We dropped by a place that specializes in bus tours and different types of classes like Maj Jong and Sichuan cooking classes. I definitely am going to try the cooking class! I am also going to have a go at maj jong as I have wanted to play for years! A lady from the International Woman's Club has offered to teach me for free!
After a little bit of exploring I took Jonny to this very nice restaurant called Del Mar Mediterranean Restaurant. It has a great menu, mostly Italian and the food was fabulous. I had risotto and Jonny had their chicken. We did start with a fresh mozzarella and tomato salad with pesto, but fresh was not what the mozzarella was. It was like regular mozzarella cut in circles like you would see on a caprese salad or sandwich. I guess I was hoping for Pane Bianco type mozzarella...oh well you can dream or I can have my friend Kelly eat an extra mozarella sandwich for me!
We went back to the hotel and picked up the kids to do a little more exploring. We found another book shop that had English books and Jonny was able to find an English-Mandarin dictionary. We went to another supermarket across town that was recommended to me by a French couple who have recently relocated here from Paris. Auchan is a French supermarket with quite a few Western type foods along with the local live seafood, fish, and turtles! It was an absolute zoo! I have never seen so many people in a supermarket at one time! The funny thing is only about half of them appeared to be shopping. It was like going to the supermarket was a day out. Gemma was pretty happy because she was able to get a kiddie cart. We tried to make it through the place, but the kids were getting droopy and there were just too many people.
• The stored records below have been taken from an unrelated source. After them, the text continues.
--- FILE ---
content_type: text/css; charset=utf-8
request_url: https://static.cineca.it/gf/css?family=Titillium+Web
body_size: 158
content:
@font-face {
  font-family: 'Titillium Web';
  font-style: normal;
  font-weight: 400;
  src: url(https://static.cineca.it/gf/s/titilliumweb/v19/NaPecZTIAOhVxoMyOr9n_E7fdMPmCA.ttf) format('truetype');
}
We headed to dinner at our favorite Western restaurant Peter's Tex-Mex Grill and had dinner. While we were sitting waiting for our dinner hoards of Caucasian people started to show up. It was amazing! I haven't seen so many westerners since we arrived and it seemed like everyone was showing up at Peters. I saw a woman who I had met at Starbuck's and she said they were having their ice hockey kick-off party. Ice hockey in China, fabulous! I exchanged phone numbers with the woman and we are going to get together for coffee sometime. I have to tell you, it is so nice to see people who are similar to you even if you don't know them. There is just some kind of comfort in it. I think we will be alright here.
Today we are heading out for another date day. We are going for our first massage! Whoopee!!!!
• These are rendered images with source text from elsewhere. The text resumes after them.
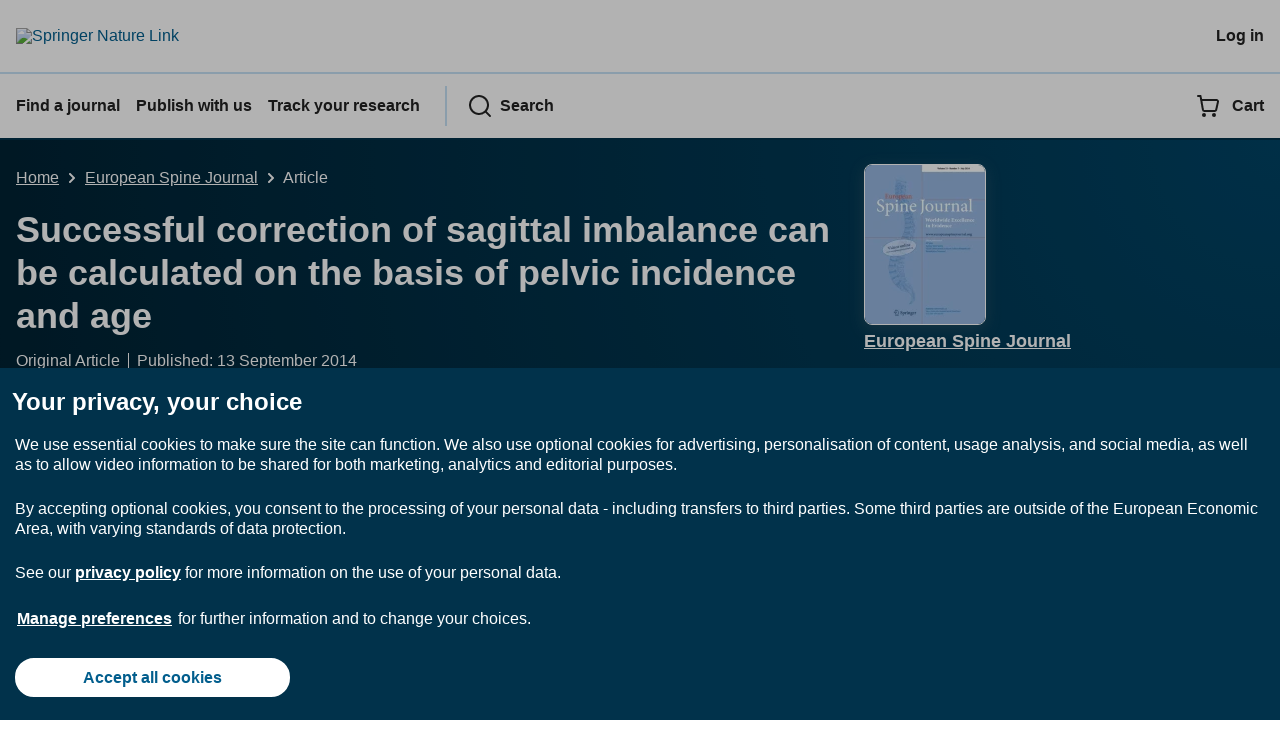

--- FILE ---
content_type: application/javascript; charset=UTF-8
request_url: https://cdn.pbgrd.com/core-spl.js
body_size: 1827
content:
(function(){const top=window.top;window.googletag=window.googletag||{};googletag.cmd=googletag.cmd||[];if(document.readyState==="complete"||document.readyState==="loaded"||document.readyState==="interactive"){n()}
else{document.addEventListener("DOMContentLoaded",n)};function n(){PubGrade=window.PubGrade||{"context":{"pl":"spl","plid":4,"puid":4,"pid":i(),"journal":u(),"purl":s(),"scrh":screen.height||"","scrw":screen.width||"","pvid":(new Date().getTime()+Math.random().toString().substring(2,10)+i()).replace(/[^a-z0-9]/gmi,"").substring(0,100),"dfpadv":4410569887},"zones":[{"i":301,"e":"div-gpt-ad-MPU1","f":!0,"dis":"pubgrade_disabled_mpu"},{"i":153,"e":"div-gpt-ad-LB1","f":!0,"dis":"pubgrade_disabled_lb"}],"active":[],"skipped":{},"response":{"data":null,"paid":null,"house":null,},"finished":!1,"loading":!1,"timeout":1000,};googletag.cmd.push(function(){googletag.pubads().addEventListener("slotRenderEnded",function(e){if(!e||!e.slot){return};let slotElement=e.slot.getSlotElementId();PubGrade.active.forEach(function(t){if(t.e!==slotElement){return};if((e.isEmpty||e.advertiserId!==PubGrade.context.dfpadv)&&top.window.location.href.indexOf("pbgrd_preview")===-1){o(t)}})})});PubGrade.active=PubGrade.zones.filter(function(e){if(e.a!==undefined){return e.a()};return!0});if(PubGrade.active.length===0){d();return};if(!PubGrade.finished){a()}};function d(){if(PubGrade.finished){return};PubGrade.finished=!0;document.dispatchEvent(new CustomEvent("pbgrdFinished"))};function a(){if(PubGrade.loading){return};PubGrade.loading=!0;let zids=[];PubGrade.active.forEach(function(e){if(e.sk!==undefined&&e.sk()){PubGrade.skipped[e.i]=!0}
else{zids.push(e.i)}});if(zids.length===0||!window.XMLHttpRequest){d();return};let srcUrl="https://delivery.pbgrd.com/network/adjs.php";srcUrl+="?platform="+encodeURIComponent(PubGrade.context.pl);srcUrl+="&zones="+zids.join();srcUrl+="&pageid="+encodeURIComponent(PubGrade.context.pid);srcUrl+="&journal="+encodeURIComponent(PubGrade.context.journal);srcUrl+="&outerheight="+PubGrade.context.scrh;srcUrl+="&outerwidth="+PubGrade.context.scrw;srcUrl+="&location="+encodeURIComponent(top.window.location);let xhr=new XMLHttpRequest();xhr.open("GET",srcUrl,!0);xhr.timeout=PubGrade.timeout;xhr.onload=function(){try{let data=JSON.parse(xhr.responseText);if(data.dfp!==undefined&&data.dfp){PubGrade.response.data=data.dfp;googletag.cmd.push(function(){for(let key in data.dfp){if(typeof data.dfp[key]==="string"){googletag.pubads().setTargeting(key,data.dfp[key].replace("(","%28").replace(")","%29"))}
else{googletag.pubads().setTargeting(key,data.dfp[key])}}})};let pgidValues=[];if(!PubGrade.response.data||PubGrade.response.data["pg_camp"]===undefined||PubGrade.response.data["pg_camp"].length===0){pgidValues.push("pubgrade_disabled")};PubGrade.zones.forEach(function(e){if(e.dis===undefined){return};if(e.a!==undefined&&!e.a()){pgidValues.push(e.dis)}
else if(PubGrade.skipped!==undefined&&PubGrade.skipped[e.i]!==undefined&&PubGrade.skipped[e.i]){pgidValues.push(e.dis)}
else if(PubGrade.response.data["filled"]!==undefined&&PubGrade.response.data["filled"][e.i]!==undefined&&PubGrade.response.data["filled"][e.i]===!1){pgidValues.push(e.dis)}});if(pgidValues.length>0){googletag.cmd.push(function(){googletag.pubads().setTargeting("adid",pgidValues);googletag.pubads().setTargeting("pgid",pgidValues)})}}catch(e){};d()};xhr.ontimeout=xhr.onerror=function(){let pgidValues=["pubgrade_disabled"];PubGrade.zones.forEach(function(e){if(e.dis!==undefined){pgidValues.push(e.dis)}});googletag.cmd.push(function(){googletag.pubads().setTargeting("adid",pgidValues);googletag.pubads().setTargeting("pgid",pgidValues)});d()};xhr.send(null)};function o(e){if(!PubGrade.response.data){return};if(!e.f){return};e.f=!1;let url="https://delivery.pbgrd.com/network/logger.php";url+="?cb="+Math.random().toString().substring(2,10);url+="&pgpid="+encodeURIComponent(PubGrade.context.pid);if(PubGrade.response.data["pgiid"]!==undefined){url+="&pgiid="+PubGrade.response.data["pgiid"]}
else{url+="&pgiid="+PubGrade.context.pvid+e.i};url+="&pgpro="+PubGrade.context.plid;url+="&pgpub="+PubGrade.context.puid;url+="&pgzid="+e.i;if(PubGrade.skipped[e.i]!==undefined&&PubGrade.skipped[e.i]){url+="&pgskip=1"};url+="&pgscrh="+PubGrade.context.scrh;url+="&pgscrw="+PubGrade.context.scrw;url+="&pgjour="+encodeURIComponent(PubGrade.context.journal.toLowerCase());url+="&exc=1";if(top.window.fetch){top.window.fetch(url,{method:"get",mode:"no-cors"}).then()}
else{let img=document.createElement("img");img.style.height="0";top.document.body.appendChild(img);img.src=url;img.style.display="none"}};function i(){return r({"name":"citation_doi"})};function u(){return r({"name":"citation_journal_title"}).replace(/'/g,"")};function r(d){let e=top.document.getElementsByTagName("meta");for(let t=0;t<e.length;t++){let match=!0;for(let key in d){if(e[t].getAttribute(key)!==d[key]){match=!1}};if(match){return e[t].getAttribute("content")}};return""};function s(){return top.window.location.toString().replace(/\?/g,"þþ").replace(/&/g,"þ").replace(/=/g,"|").replace(/[^A-Za-z0-9\-_.\/:þ|]+/g,"")}})();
Thursday, October 06, 2005
Tuesday, October 04, 2005
My Chengdu of the day is do get a manicure every other day while you are in Chengdu! For a $1 who can beat it!
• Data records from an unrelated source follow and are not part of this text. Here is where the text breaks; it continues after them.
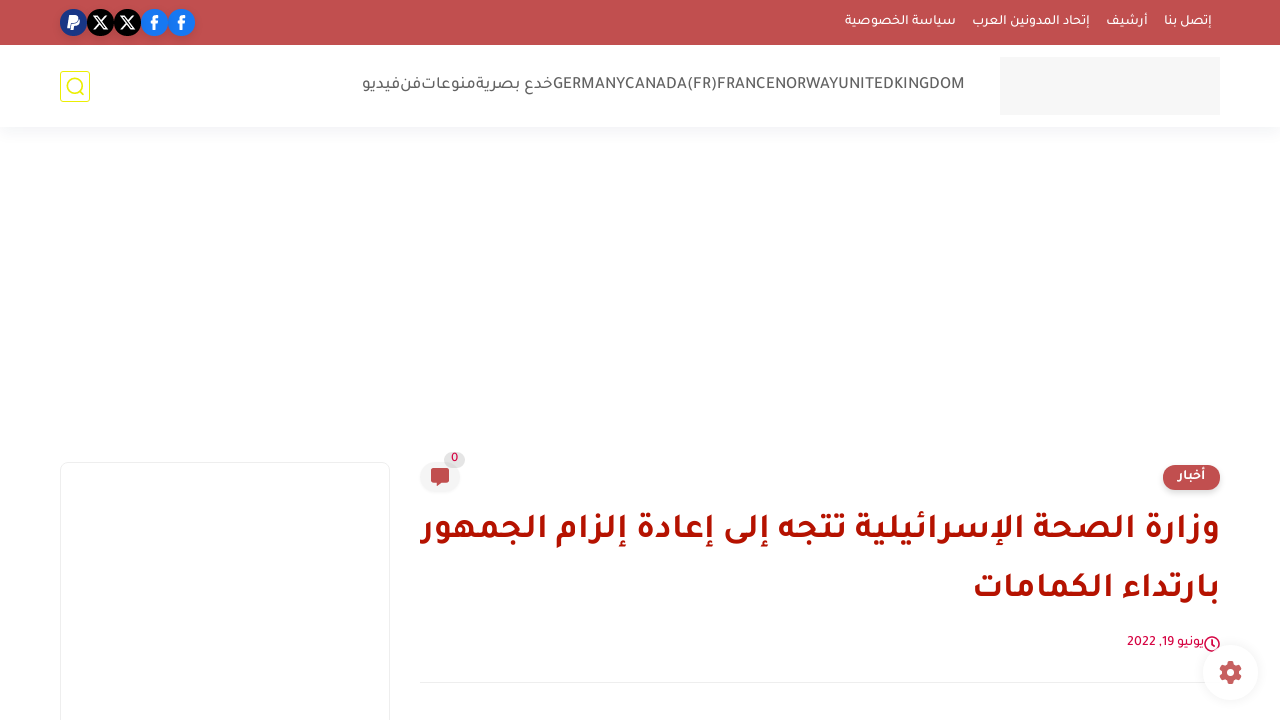

--- FILE ---
content_type: text/html; charset=utf-8
request_url: https://www.google.com/recaptcha/api2/aframe
body_size: 268
content:
<!DOCTYPE HTML><html><head><meta http-equiv="content-type" content="text/html; charset=UTF-8"></head><body><script nonce="LWEH_xqhWtOCXi6uLGFshQ">/** Anti-fraud and anti-abuse applications only. See google.com/recaptcha */ try{var clients={'sodar':'https://pagead2.googlesyndication.com/pagead/sodar?'};window.addEventListener("message",function(a){try{if(a.source===window.parent){var b=JSON.parse(a.data);var c=clients[b['id']];if(c){var d=document.createElement('img');d.src=c+b['params']+'&rc='+(localStorage.getItem("rc::a")?sessionStorage.getItem("rc::b"):"");window.document.body.appendChild(d);sessionStorage.setItem("rc::e",parseInt(sessionStorage.getItem("rc::e")||0)+1);localStorage.setItem("rc::h",'1769386104752');}}}catch(b){}});window.parent.postMessage("_grecaptcha_ready", "*");}catch(b){}</script></body></html>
My Chengdon't of the day is don't be clean freak while at the manicure place; you get what you paid for!
Saturday, October 01, 2005
This evening we went out to dinner tonight at Peter's where we ran into 10 American teachers teaching English in Wahun. They were from Alabama, Virginia, North Carolina, and New Mexico and were as excited to see another American as I was.
Tomorrow we are going to have a lazy day. Our driver will be with his family for the holiday, so we are hoofing it tomorrow. Happy Chinese National Day!